- Text block

IRIS OWENS IS BACK!

Journalism, Literary Opinion

After resurrecting Elaine Dundy’s very funny The Dud Avacado (introduction by Terry Teachout) from near oblivion and sending it out to vibrant new life, Edwin Frank at the wonderful New York Review Classics is about to rescue another almost forgotten comic masterpiece: Iris Owens’ 1973 novel, After Claude.

It’s a book I know well. How could I not? I think I must have typed the damn thing, what? … maybe twice, three times? Iris Owens was a good friend through most of the seventies, and she was by far the best blocked writer I have ever known in a lifetime of knowing writers. She was brilliant. She was seductive. She was very interesting to talk to, and she was even funnier than she was interesting. She had a large, unmissable talent. And she was breathtakingly unproductive.

I was only one of many friends who wanted to see that talent flower. And I worked at it. I insisted. I inveighed. I ranted. For God’s sake, Iris, work! It won’t kill you! Write! Don’t you have at least something to start with?

The year was 1970, and well, yes. Iris did have… something. A scrap. The very beginning of what might be … something.  Just a first sentence…and a little more.

Okay. Somthing is something. So, let’s see it.

Amazingly, she let me see it. Iris handed me one battered page. Every single word on that page had been ruthlessly crossed out, except for the first six words at the top. The first sentence. They alone were still standing. They were:

“Claude left me, the French rat.”

- Data shown

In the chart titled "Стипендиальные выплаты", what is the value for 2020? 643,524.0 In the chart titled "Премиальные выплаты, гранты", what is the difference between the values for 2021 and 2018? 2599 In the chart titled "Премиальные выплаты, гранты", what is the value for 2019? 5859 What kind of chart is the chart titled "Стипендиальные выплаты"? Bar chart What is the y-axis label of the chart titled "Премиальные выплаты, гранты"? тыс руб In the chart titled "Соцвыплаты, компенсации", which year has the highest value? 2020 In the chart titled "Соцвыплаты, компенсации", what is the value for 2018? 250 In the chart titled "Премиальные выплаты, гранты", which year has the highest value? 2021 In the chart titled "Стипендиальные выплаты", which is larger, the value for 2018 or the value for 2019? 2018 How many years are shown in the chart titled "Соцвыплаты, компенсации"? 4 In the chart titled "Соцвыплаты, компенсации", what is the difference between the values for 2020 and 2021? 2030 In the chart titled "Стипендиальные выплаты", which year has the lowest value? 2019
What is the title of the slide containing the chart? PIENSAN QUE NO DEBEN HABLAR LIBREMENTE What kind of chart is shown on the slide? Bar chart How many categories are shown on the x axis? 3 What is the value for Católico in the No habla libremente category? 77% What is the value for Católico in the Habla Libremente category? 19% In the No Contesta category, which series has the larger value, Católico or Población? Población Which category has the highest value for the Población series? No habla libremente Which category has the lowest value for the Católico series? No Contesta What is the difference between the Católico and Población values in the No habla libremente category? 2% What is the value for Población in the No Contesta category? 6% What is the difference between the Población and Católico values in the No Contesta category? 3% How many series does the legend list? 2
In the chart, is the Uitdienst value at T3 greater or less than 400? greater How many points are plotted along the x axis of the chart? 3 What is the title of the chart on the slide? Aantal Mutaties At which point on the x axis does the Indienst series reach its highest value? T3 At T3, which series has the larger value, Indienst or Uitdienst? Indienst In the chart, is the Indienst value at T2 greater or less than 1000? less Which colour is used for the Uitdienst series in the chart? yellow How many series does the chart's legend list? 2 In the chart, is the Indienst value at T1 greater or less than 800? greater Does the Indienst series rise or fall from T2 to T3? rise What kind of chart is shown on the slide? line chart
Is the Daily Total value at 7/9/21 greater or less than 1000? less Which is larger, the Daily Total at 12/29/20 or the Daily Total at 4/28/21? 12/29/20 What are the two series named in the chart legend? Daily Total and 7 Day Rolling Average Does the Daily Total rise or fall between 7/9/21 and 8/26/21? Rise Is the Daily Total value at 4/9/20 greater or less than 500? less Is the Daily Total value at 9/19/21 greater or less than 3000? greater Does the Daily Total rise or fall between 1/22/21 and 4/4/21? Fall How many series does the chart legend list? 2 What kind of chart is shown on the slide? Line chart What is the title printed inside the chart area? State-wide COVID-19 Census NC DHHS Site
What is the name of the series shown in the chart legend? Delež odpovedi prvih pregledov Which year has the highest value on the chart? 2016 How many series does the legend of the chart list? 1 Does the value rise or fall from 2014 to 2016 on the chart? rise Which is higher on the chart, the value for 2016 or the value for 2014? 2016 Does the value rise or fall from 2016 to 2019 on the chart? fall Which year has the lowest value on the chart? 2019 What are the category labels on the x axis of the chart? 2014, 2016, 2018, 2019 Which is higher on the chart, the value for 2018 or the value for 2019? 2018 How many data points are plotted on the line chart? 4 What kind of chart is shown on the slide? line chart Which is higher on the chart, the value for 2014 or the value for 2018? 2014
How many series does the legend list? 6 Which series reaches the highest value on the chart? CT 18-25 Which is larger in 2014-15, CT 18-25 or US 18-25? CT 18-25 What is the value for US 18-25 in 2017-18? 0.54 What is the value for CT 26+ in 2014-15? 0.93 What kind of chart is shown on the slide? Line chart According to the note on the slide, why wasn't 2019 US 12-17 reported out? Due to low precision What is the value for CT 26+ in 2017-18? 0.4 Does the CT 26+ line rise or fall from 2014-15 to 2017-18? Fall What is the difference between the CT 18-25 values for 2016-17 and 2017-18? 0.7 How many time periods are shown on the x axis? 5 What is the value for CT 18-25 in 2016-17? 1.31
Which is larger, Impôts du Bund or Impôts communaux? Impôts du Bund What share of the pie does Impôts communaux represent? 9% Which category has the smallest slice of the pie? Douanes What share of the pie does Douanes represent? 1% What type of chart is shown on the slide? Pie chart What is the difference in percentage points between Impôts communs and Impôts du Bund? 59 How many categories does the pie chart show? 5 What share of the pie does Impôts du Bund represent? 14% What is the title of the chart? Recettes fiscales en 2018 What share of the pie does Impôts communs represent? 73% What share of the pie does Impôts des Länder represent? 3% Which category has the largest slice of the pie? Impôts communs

- Problem to solve
Pick up the piece about Iris Owens and her novel After Claude right after its last line, and write what follows.

- Your response
I burst into loud laughter, and told Iris that it was essential that she keep going. She had to make that one little sentence into a book.

Three years later—three very long years—After Claude was done and published by Farrar, Straus to raucously appreciative reviews. During those three years, I had acted as the book’s—let’s call it “enabler.” My role was to cajole, encourage, laugh, argue, type, hope, cheer, groan, and above all listen, listen for many, many hours as Iris explained yet again, in ever-more-nuanced Proustian detail, why it was absolutely out of the question –-absurd—even to think of actually writing this week.

Yet what she produced at long last is wonderful. Hilarious. And a little scary.

If Iris had followed up on After Claude as I hoped she would, I believe she would be recognized now as one of the comic talents of her era, a kind of female, more sardonic, Woody Allen. But that would have meant a lot of writing, a rapid succession books, eight or ten in as many years, in which she mined the uniquely amusing mother-lode of her persona, a little like the way Allen mined his. 

Out of the question? Absurd?

Whatever it was, it was not to be.

She’ gone now, and After Claude is pretty much all that’s left. But that’s a lot, and hallelujah! NYRB Classics will publish it in October.